For us Conservatives the challenge is different. We can’t control what Starmer will or won’t do – any more than we can really predict or determine when we’ll finally be rid of the damned Coronavirus.

It’s about proving that we not only culturally understand the “Blue Wall”, but grasp their economic needs and aspirations too. The massive support that taxpayers have provided via the Government has not gone unnoticed by the man and woman in The Green at Billy Row and has cut through to constituents.

For the future it’s a mixture of delivering on policies both big – like the commitments on levelling-up – but also smaller policies, like ensuring that community services are maintained and lives, where possible, made a little easier, and cheaper.
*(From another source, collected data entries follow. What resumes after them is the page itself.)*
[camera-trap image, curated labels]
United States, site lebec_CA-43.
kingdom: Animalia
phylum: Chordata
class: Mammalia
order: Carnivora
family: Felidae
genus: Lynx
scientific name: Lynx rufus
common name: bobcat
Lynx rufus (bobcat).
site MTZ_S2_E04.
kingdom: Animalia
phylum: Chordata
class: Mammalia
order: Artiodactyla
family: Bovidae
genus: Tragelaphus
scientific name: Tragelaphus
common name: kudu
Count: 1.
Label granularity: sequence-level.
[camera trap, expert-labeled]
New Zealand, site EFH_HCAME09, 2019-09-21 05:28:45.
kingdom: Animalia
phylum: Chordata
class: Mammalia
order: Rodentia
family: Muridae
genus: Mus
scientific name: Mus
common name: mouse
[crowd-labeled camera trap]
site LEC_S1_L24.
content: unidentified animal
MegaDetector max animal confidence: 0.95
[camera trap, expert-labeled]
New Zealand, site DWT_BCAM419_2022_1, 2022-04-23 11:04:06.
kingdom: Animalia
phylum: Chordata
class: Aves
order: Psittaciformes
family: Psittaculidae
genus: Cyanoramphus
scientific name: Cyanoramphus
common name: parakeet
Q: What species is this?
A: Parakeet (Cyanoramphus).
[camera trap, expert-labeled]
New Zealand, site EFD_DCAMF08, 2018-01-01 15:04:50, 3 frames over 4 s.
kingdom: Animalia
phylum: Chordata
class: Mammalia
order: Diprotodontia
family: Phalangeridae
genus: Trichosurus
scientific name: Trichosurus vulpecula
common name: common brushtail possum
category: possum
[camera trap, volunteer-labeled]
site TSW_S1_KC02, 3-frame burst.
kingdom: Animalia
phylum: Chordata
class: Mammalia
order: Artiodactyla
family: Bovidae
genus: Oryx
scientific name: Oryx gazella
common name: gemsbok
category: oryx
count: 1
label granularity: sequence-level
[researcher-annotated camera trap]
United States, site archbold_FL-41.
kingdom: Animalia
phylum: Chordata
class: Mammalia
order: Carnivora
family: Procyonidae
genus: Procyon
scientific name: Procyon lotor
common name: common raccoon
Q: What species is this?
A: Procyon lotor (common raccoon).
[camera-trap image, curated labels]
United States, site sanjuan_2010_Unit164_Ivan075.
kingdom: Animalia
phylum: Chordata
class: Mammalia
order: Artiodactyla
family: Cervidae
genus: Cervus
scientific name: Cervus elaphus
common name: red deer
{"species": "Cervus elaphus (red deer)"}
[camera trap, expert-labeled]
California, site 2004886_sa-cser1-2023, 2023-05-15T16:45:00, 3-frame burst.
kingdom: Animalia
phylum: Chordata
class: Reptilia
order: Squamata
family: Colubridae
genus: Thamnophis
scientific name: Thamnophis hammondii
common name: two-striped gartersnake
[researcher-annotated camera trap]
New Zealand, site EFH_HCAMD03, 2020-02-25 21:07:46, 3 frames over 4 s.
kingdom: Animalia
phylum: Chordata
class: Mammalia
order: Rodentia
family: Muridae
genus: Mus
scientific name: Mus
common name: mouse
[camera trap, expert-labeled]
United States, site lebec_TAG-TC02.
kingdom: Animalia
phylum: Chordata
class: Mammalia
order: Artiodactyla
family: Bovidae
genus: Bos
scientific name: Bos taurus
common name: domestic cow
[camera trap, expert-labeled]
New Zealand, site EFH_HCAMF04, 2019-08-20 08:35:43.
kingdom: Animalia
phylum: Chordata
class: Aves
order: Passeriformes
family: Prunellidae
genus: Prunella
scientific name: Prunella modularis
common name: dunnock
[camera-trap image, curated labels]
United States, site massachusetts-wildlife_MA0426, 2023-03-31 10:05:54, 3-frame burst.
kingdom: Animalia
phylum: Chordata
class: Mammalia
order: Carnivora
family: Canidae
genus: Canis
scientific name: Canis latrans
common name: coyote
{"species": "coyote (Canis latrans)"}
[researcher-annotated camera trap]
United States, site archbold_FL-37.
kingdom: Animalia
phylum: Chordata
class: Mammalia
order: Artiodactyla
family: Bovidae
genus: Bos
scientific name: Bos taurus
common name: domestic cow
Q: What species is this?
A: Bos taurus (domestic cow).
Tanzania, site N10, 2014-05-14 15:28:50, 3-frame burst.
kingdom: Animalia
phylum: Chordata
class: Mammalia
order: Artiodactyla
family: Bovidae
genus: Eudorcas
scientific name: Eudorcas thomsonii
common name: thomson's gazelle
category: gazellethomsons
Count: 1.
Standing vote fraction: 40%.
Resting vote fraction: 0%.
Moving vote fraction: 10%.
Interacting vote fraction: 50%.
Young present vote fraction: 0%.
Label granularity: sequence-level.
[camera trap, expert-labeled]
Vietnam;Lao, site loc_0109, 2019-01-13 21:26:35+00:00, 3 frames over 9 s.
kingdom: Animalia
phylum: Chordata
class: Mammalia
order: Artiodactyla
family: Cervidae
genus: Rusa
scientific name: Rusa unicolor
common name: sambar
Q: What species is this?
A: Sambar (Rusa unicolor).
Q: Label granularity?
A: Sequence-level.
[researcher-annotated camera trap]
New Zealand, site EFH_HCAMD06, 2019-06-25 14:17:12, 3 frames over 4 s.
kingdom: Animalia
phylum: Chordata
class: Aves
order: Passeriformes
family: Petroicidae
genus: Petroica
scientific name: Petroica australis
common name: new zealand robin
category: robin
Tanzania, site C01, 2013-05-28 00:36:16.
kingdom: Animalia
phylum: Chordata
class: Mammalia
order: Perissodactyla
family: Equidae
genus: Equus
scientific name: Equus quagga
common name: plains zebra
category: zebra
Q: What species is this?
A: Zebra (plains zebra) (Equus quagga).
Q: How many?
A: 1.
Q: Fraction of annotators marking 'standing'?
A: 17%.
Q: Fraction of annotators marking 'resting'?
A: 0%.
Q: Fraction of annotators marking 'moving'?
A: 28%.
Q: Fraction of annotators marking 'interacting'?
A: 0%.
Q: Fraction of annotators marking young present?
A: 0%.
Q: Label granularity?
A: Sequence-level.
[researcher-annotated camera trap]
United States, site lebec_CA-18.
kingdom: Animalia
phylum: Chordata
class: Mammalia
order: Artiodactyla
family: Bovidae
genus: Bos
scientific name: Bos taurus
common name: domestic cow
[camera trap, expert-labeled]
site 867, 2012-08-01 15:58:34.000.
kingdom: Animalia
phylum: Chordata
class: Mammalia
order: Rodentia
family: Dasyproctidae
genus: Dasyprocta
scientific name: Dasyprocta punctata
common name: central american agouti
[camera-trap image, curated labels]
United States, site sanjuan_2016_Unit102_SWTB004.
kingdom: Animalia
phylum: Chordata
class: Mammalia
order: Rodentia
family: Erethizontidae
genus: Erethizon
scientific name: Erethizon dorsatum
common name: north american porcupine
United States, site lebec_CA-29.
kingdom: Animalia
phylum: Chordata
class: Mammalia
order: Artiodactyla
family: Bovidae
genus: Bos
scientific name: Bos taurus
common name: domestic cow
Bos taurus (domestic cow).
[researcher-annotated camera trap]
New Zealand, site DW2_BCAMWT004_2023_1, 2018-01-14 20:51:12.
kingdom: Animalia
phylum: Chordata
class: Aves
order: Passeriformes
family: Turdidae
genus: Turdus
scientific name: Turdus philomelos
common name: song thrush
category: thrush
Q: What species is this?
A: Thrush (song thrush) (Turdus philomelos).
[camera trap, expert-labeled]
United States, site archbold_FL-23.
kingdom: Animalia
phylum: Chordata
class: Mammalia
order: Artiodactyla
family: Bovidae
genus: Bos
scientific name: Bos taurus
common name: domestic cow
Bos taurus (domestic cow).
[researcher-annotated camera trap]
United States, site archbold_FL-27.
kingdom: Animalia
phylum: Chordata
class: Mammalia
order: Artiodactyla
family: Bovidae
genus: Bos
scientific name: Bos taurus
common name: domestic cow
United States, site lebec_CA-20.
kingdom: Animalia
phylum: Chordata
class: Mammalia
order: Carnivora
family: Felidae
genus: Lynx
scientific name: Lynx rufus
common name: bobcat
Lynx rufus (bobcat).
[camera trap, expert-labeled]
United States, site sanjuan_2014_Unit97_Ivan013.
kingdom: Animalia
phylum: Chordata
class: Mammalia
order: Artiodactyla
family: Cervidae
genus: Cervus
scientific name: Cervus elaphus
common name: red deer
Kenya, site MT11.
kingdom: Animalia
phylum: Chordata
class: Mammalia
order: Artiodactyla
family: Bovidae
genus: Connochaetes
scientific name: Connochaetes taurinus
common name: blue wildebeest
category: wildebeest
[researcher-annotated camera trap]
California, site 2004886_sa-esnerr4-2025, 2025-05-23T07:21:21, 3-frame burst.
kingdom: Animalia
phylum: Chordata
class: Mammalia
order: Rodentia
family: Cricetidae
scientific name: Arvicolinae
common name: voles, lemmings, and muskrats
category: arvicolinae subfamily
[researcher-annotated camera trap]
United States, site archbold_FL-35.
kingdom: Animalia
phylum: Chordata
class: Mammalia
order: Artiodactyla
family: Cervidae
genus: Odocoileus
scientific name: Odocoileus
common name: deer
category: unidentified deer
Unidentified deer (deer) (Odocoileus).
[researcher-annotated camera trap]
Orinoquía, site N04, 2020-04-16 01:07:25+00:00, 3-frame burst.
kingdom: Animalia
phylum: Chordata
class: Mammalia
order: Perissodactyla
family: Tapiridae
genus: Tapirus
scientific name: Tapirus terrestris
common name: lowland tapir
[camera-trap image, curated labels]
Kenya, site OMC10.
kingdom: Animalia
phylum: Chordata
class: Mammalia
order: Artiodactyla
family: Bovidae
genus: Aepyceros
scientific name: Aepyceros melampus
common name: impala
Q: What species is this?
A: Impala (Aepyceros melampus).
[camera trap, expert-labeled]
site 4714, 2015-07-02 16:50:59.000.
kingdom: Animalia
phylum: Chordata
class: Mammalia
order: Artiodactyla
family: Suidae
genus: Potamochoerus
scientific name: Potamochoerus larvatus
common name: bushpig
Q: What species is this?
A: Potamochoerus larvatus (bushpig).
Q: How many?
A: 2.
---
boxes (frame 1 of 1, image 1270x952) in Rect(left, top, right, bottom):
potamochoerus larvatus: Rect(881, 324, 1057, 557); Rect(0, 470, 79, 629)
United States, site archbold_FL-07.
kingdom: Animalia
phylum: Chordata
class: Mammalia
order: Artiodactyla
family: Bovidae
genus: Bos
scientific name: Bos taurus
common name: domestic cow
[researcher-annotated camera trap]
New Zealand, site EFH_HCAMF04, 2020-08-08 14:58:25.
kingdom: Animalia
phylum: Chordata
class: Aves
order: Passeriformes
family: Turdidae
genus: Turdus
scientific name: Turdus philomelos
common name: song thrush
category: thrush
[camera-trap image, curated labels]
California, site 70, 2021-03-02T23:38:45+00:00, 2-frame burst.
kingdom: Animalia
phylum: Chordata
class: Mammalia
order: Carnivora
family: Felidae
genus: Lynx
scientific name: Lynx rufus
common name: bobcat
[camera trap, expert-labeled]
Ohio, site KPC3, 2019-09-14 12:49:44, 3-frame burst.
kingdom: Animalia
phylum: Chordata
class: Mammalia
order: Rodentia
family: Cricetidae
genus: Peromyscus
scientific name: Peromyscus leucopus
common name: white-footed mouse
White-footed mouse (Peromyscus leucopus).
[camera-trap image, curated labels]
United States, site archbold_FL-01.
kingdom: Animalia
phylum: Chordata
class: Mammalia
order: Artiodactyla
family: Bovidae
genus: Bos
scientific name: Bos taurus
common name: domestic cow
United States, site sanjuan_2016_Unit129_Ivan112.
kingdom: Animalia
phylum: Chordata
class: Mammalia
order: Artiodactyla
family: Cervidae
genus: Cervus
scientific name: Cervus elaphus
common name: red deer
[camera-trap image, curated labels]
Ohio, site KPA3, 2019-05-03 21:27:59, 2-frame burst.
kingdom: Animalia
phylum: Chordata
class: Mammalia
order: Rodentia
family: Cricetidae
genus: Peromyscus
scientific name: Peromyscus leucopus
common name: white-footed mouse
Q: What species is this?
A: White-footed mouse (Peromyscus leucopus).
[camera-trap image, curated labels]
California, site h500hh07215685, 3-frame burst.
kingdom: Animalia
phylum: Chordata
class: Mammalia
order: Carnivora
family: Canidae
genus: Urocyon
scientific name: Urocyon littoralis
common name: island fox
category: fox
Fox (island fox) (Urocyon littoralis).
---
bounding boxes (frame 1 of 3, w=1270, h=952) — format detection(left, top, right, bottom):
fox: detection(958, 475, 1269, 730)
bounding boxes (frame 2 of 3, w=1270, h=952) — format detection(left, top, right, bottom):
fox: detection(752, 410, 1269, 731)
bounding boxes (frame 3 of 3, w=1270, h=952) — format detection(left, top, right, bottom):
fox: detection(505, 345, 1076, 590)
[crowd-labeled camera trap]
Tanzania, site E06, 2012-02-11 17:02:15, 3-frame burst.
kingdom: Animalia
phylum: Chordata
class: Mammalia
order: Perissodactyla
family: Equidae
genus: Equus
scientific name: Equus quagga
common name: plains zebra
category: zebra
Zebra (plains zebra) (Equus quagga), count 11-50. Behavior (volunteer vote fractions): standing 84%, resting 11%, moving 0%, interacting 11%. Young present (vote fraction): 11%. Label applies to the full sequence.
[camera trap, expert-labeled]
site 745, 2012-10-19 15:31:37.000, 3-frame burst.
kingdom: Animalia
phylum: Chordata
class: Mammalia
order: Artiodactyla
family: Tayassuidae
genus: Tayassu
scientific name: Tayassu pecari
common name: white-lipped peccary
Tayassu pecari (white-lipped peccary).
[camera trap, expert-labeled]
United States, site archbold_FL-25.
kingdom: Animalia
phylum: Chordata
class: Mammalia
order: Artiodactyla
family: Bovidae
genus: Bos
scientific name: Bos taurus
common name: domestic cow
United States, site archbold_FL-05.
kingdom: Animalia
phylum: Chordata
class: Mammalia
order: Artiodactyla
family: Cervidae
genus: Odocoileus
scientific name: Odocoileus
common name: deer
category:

Often that’s through ensuring fairness where the market fails or is skewed. From getting housing built on brown field sites that have been squabbled over for decades, to the cash machine on the green at Billy Row.

It might take some ingenuity at times, but we’ll need to keep highlighting to people that we’re on their side in their community economically, as well as culturally, to keep the trajectory away from Labour and to the Conservatives on course as we build the Blue Wall.